Task material -
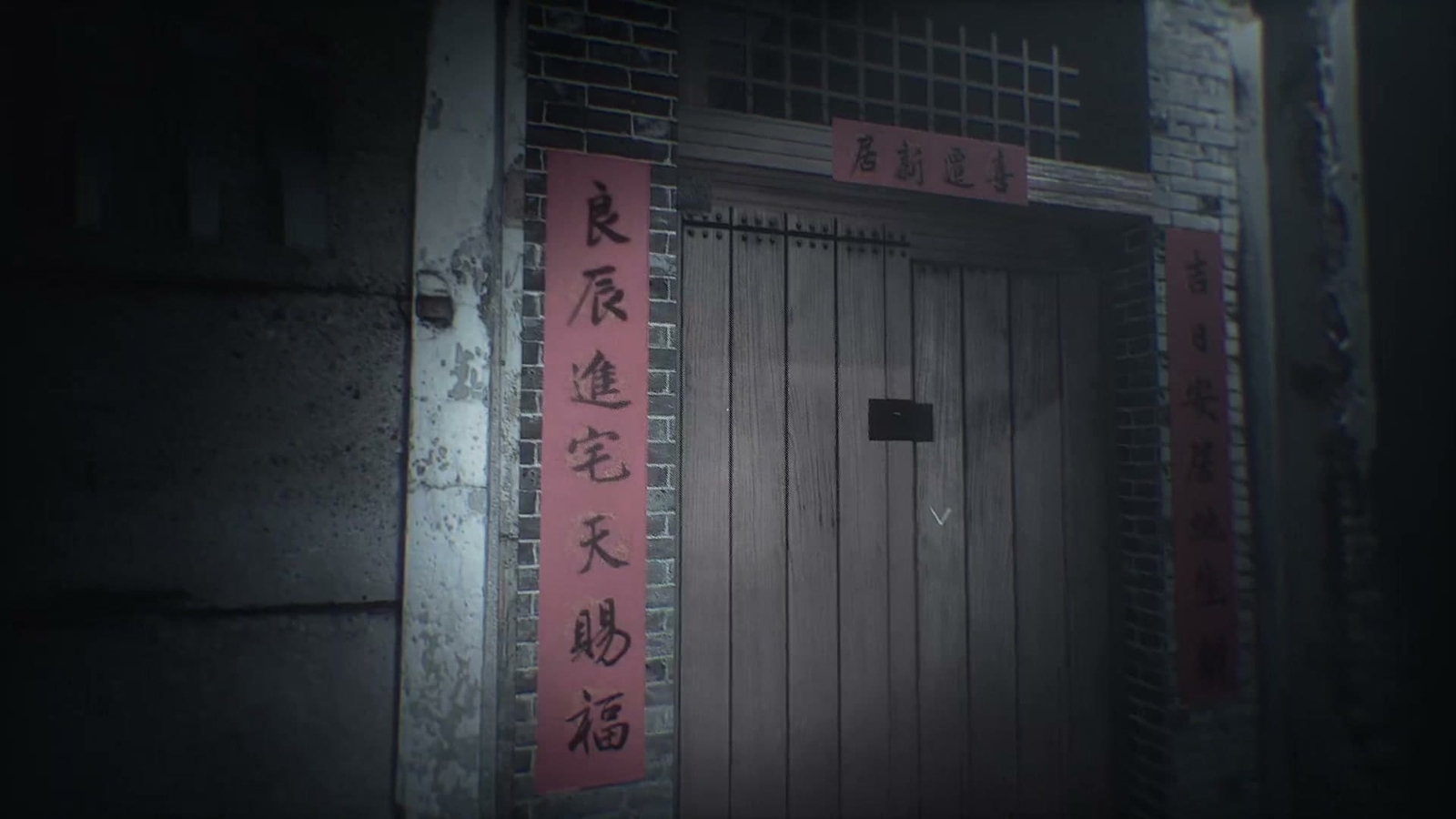 Dread_Flats_DLC_door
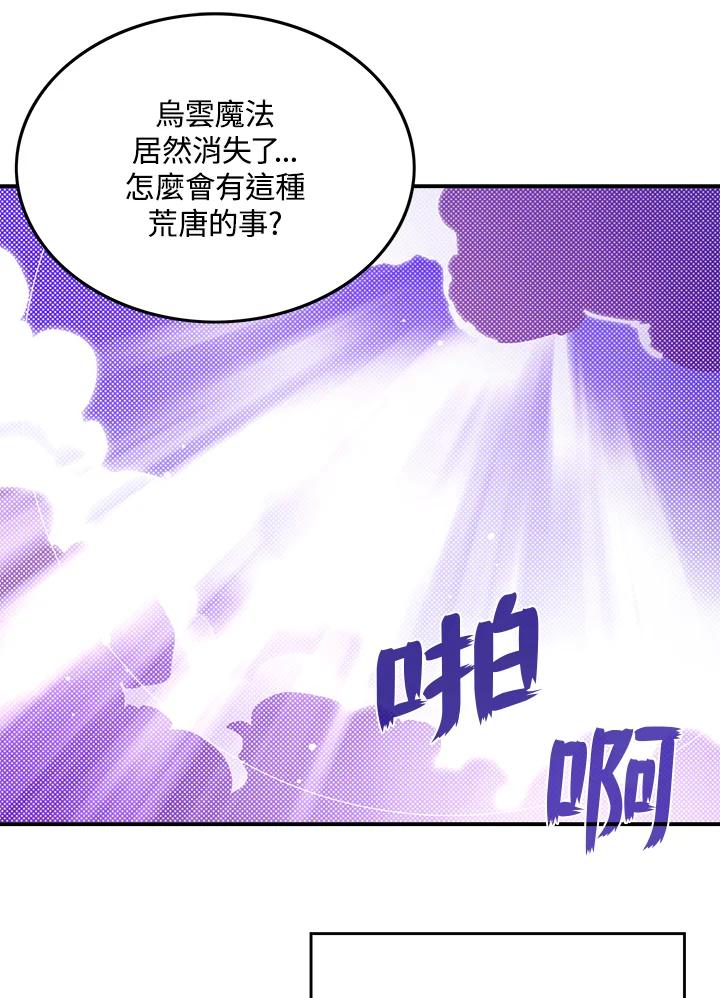 《魔导王》第93话 第12页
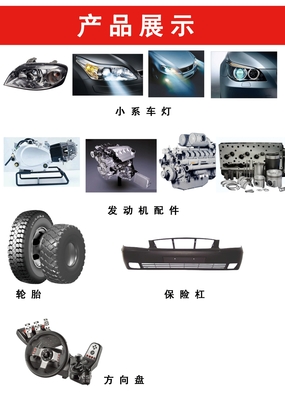 聊城盛天汽配(專營別克)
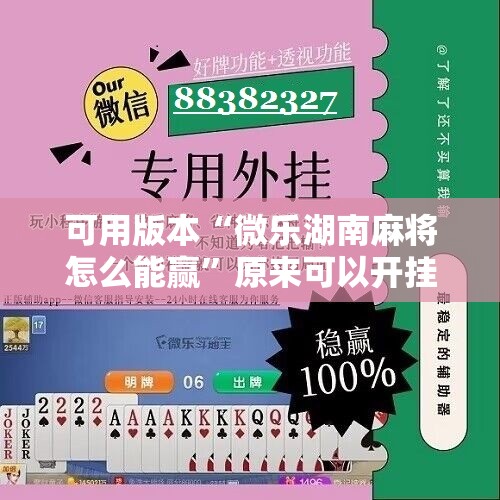 可用版本“微乐湖南麻将怎么能赢”原来可以开挂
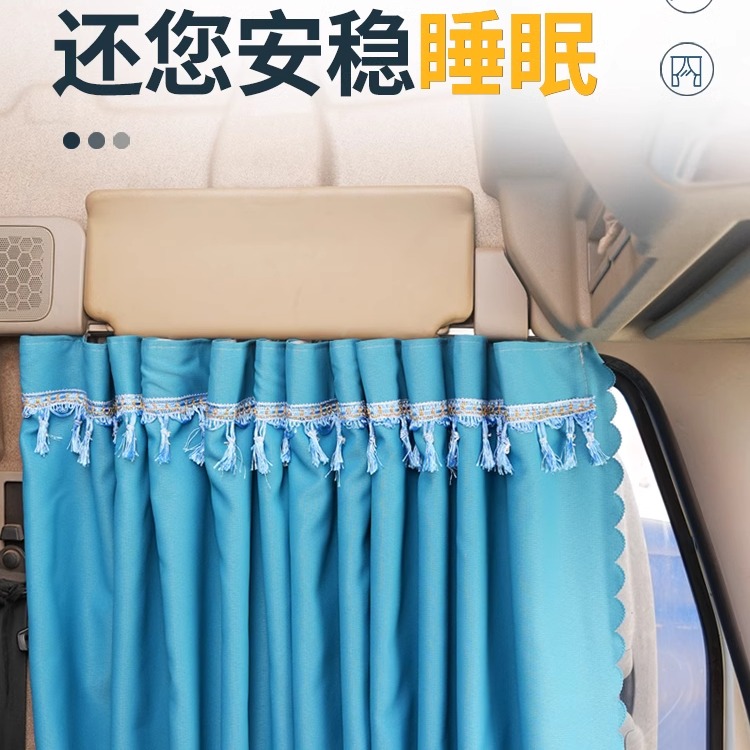 新款4米2重汽豪沃统帅T3 T5 T8欧马可S1货车窗帘轻卡驾驶室遮阳帘 - 图1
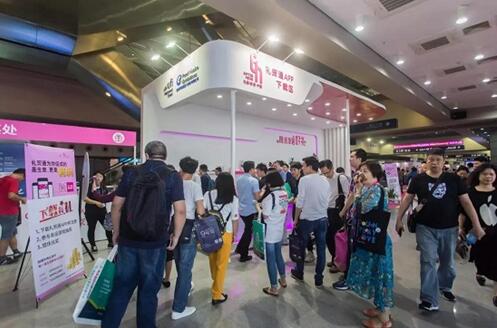 ʮڶYƷչ܆Ļչ^չƷͣ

Task statement - Extract all six lines above word for word, keeping only the text of each and leaving out the pictures.

Task answer -
 Dread_Flats_DLC_door
 《魔导王》第93话 第12页
 聊城盛天汽配(專營別克)
 可用版本“微乐湖南麻将怎么能赢”原来可以开挂
 新款4米2重汽豪沃统帅T3 T5 T8欧马可S1货车窗帘轻卡驾驶室遮阳帘 - 图1
 ʮڶYƷչ܆Ļչ^չƷͣ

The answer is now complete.